Protecting your solar installations from the risk of high winds
The recent wind storm in Jaisalmer has blown off the modules from a 300 MW solar plant of a solar developer. Solar installations across the globe face extreme wind pressures and in the cost optimisation the only aspect to optimise the cost after the solar modules and inverters is the mounting structures. in early days the typical solar mounting weight per MW used to be about 50 ton/MW, which has invariable reduced to the tune of 25-30 ton/MW. The typical purline sizes has been reduced from 2 mm thickness to about 0.5 mm thickness. And the result is that the solar installations are vulnerable to the high winds/ typhons.
In general the solar installations are designed for about 150 kmph wind speeds, however few aspects remain ignored.
- As we can see most of the installations are failing at the mid clamps, or the fasteners connecting the modules with the mounting structures/purlines. Most of the failures are due to undersized bolts. At times the module aluminium frame ruptures. We never check the strength of module aluminium frame to withstand the high wind pressures of 150 kmph wind speeds.
- Loose bolts in the mounting structure is also considered a common defect in the solar mounting installations. The quality check of under torqueing of the bolts leads to the module structure blow offs.
- It is important to specify the uplift wind speed to your module supplier as well to ensure that the module frame also withstand to the high wind uplift forces. Most of the module blow off case are due to the module frame rupture as in this case also can be seen. The site conditions should be provided to the module manufacturers and the module aluminum frame needs to be tested in wind tunnel to ensure that the module frame withstands the high wind uplift forces.

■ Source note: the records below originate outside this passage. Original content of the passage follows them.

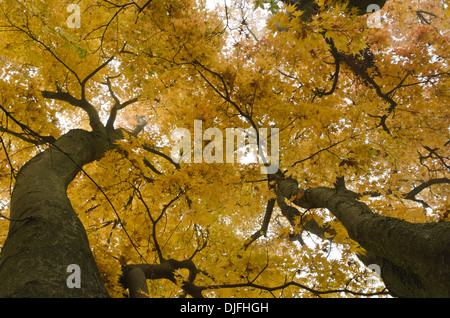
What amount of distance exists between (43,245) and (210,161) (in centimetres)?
225

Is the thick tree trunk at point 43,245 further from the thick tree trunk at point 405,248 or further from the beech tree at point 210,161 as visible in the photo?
the thick tree trunk at point 405,248

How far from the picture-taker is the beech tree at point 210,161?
72.3 inches

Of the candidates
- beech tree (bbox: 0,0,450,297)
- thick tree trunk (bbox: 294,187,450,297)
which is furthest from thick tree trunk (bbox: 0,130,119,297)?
thick tree trunk (bbox: 294,187,450,297)

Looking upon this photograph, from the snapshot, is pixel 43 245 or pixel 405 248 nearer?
pixel 43 245

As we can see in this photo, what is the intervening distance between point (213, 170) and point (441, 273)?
8.33ft

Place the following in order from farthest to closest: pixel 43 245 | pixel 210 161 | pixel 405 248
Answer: pixel 210 161 → pixel 405 248 → pixel 43 245

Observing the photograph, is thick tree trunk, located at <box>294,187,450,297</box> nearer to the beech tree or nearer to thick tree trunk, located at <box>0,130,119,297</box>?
the beech tree

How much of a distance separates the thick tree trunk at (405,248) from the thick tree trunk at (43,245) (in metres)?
2.17

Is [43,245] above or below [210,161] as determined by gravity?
below

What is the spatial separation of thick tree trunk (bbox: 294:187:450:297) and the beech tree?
1cm

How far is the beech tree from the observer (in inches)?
72.3

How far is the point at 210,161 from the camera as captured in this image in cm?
349
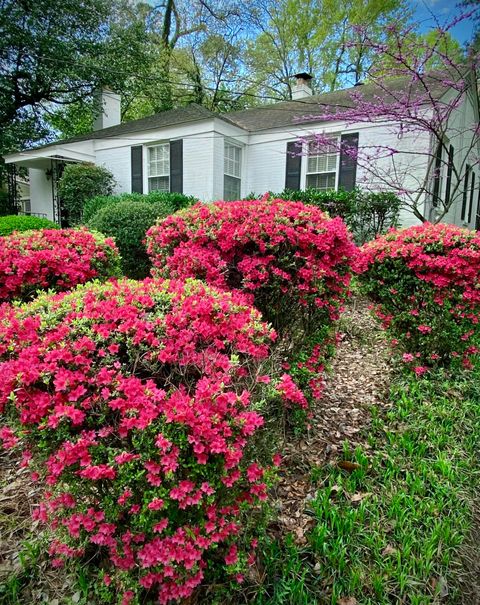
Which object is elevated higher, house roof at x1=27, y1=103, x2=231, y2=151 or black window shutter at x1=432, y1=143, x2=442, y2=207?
house roof at x1=27, y1=103, x2=231, y2=151

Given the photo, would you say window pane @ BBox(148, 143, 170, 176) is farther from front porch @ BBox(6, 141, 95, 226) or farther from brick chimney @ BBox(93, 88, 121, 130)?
brick chimney @ BBox(93, 88, 121, 130)

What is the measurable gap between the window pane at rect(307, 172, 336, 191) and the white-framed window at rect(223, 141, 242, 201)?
2318 millimetres

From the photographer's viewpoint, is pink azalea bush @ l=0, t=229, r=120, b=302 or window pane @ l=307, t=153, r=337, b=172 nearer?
pink azalea bush @ l=0, t=229, r=120, b=302

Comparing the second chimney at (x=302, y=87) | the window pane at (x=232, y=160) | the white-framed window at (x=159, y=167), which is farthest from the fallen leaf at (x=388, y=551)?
the second chimney at (x=302, y=87)

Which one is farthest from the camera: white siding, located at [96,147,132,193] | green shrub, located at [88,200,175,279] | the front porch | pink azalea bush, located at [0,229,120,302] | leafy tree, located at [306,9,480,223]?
the front porch

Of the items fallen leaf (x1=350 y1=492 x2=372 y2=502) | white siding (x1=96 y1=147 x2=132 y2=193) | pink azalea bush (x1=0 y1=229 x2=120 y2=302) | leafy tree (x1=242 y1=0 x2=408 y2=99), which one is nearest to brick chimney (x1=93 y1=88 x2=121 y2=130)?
white siding (x1=96 y1=147 x2=132 y2=193)

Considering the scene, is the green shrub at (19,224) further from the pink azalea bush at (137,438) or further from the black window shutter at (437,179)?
the black window shutter at (437,179)

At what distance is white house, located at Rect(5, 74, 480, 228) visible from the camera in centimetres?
1009

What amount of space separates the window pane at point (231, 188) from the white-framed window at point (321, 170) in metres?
2.29

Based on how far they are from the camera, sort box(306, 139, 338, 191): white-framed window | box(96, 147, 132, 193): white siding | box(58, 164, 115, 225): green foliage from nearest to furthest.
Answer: box(306, 139, 338, 191): white-framed window < box(58, 164, 115, 225): green foliage < box(96, 147, 132, 193): white siding

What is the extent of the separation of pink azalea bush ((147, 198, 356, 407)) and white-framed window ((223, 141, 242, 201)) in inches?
365

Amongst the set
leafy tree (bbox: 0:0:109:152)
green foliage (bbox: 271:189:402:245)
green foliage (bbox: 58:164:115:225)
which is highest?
leafy tree (bbox: 0:0:109:152)

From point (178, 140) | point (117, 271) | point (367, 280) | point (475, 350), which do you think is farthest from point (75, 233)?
point (178, 140)

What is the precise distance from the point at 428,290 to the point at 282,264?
1610 millimetres
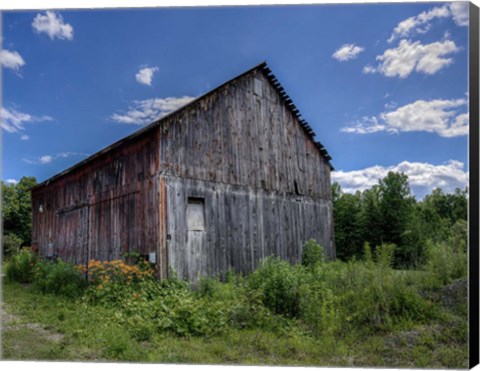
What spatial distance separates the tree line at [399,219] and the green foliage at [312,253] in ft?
3.27

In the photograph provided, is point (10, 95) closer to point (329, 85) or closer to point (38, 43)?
point (38, 43)

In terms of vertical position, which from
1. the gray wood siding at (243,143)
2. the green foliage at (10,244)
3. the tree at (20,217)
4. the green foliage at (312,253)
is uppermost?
the gray wood siding at (243,143)

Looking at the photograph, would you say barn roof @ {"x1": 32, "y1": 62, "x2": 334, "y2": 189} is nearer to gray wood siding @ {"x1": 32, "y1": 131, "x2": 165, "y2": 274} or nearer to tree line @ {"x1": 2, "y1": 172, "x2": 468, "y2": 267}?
gray wood siding @ {"x1": 32, "y1": 131, "x2": 165, "y2": 274}

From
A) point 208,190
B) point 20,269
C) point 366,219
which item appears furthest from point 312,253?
point 20,269

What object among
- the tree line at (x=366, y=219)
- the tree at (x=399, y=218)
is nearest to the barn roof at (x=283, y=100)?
the tree line at (x=366, y=219)

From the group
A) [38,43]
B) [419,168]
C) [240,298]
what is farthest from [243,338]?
[38,43]

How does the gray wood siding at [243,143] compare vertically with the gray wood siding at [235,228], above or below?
above

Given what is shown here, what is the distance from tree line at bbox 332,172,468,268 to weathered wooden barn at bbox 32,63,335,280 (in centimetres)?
192

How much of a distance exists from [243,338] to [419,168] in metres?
3.71

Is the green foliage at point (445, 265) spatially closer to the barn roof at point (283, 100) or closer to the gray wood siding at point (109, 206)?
the gray wood siding at point (109, 206)

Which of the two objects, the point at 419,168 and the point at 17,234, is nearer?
the point at 419,168

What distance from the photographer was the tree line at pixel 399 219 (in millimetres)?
5980

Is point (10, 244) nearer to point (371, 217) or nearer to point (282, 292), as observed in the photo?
point (282, 292)

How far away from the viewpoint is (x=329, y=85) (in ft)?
22.1
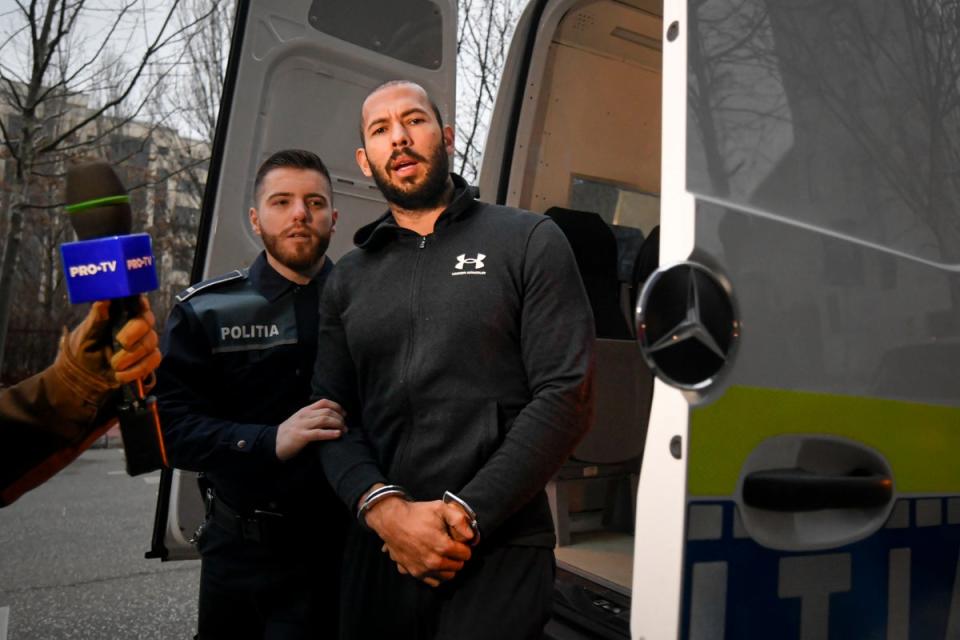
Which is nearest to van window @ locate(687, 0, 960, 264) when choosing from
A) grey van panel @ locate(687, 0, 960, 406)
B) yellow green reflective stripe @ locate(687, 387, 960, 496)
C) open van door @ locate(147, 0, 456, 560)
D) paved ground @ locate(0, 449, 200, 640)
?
grey van panel @ locate(687, 0, 960, 406)

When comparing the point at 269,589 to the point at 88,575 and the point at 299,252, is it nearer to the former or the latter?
the point at 299,252

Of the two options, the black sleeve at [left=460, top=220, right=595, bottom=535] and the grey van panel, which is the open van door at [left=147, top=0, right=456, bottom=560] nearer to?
the black sleeve at [left=460, top=220, right=595, bottom=535]

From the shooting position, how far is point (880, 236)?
1.39 metres

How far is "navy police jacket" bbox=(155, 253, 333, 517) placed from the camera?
1811 millimetres

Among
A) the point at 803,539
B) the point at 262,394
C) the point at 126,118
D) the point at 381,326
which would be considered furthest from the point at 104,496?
the point at 803,539

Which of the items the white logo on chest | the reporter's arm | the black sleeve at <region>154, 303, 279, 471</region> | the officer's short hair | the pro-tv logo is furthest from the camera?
the officer's short hair

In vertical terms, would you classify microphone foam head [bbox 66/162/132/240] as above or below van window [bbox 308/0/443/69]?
below

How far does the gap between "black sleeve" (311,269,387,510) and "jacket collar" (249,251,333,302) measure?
0.28 metres

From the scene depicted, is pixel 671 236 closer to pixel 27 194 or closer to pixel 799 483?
pixel 799 483

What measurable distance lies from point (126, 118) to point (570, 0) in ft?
19.5

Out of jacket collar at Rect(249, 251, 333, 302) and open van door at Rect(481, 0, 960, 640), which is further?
jacket collar at Rect(249, 251, 333, 302)

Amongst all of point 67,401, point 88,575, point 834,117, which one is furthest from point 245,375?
point 88,575

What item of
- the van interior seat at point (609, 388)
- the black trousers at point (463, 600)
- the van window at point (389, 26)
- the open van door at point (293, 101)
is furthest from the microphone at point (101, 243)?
the van interior seat at point (609, 388)

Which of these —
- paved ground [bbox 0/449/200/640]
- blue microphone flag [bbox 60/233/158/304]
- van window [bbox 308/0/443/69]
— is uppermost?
van window [bbox 308/0/443/69]
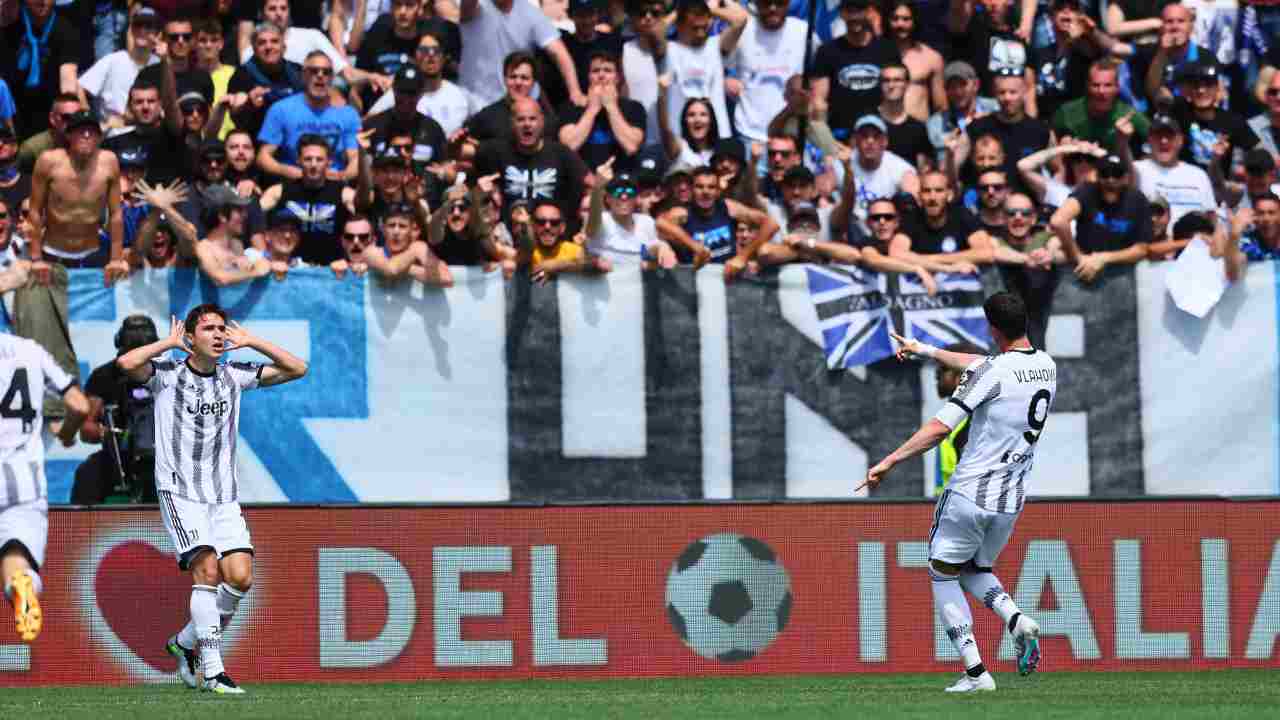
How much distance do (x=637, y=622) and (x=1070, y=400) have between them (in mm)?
4285

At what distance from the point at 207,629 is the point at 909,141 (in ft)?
25.5

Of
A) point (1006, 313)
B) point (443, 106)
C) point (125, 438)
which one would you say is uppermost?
point (443, 106)

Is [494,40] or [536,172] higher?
[494,40]

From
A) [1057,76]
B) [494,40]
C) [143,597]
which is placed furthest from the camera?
[1057,76]

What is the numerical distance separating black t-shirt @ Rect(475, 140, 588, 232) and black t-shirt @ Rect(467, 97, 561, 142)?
0.88 feet

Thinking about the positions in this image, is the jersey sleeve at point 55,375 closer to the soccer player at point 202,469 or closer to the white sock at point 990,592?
the soccer player at point 202,469

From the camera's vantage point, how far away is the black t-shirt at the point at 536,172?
1714 cm

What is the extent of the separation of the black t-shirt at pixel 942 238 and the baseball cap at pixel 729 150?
153 cm

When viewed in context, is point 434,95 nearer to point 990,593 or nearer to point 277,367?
point 277,367

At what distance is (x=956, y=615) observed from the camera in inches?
481

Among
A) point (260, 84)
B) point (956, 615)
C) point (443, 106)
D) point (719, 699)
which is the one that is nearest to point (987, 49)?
point (443, 106)

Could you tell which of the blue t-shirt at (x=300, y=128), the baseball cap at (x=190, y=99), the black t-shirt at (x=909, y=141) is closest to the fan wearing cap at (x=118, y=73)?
the baseball cap at (x=190, y=99)

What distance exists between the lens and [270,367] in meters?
13.4

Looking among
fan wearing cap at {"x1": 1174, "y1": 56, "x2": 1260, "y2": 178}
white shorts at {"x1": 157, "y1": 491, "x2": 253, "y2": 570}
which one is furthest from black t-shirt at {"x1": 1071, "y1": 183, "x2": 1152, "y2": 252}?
white shorts at {"x1": 157, "y1": 491, "x2": 253, "y2": 570}
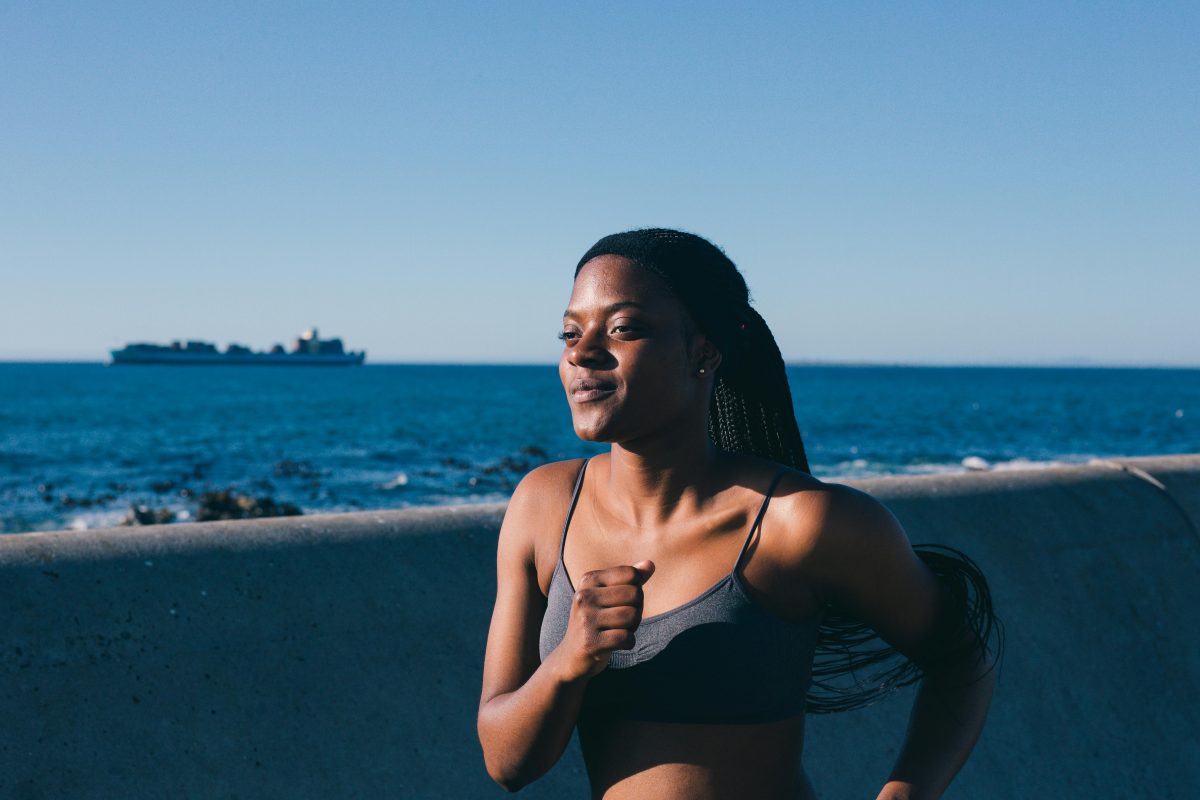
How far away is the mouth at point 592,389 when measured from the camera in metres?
1.77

- As the module manufacturers are reducing the glass thickness and laminate thickness, there are also cases of module glass dislogged from the frame. Hence it is important that the module BOQ needs to be checked to withstand the high wind uplift forces.
- Due to lack of detailing while the mounting structure designs, the mounting structure members has mis-alignments and leaves to loose connections and structural instability.
While it is important that the solar installations are safe and robust and should be capable to face harsh wind storms, there is a need to develop solar mounting specific best practices/guidelines which become industry best practice so that such failures can be avoided.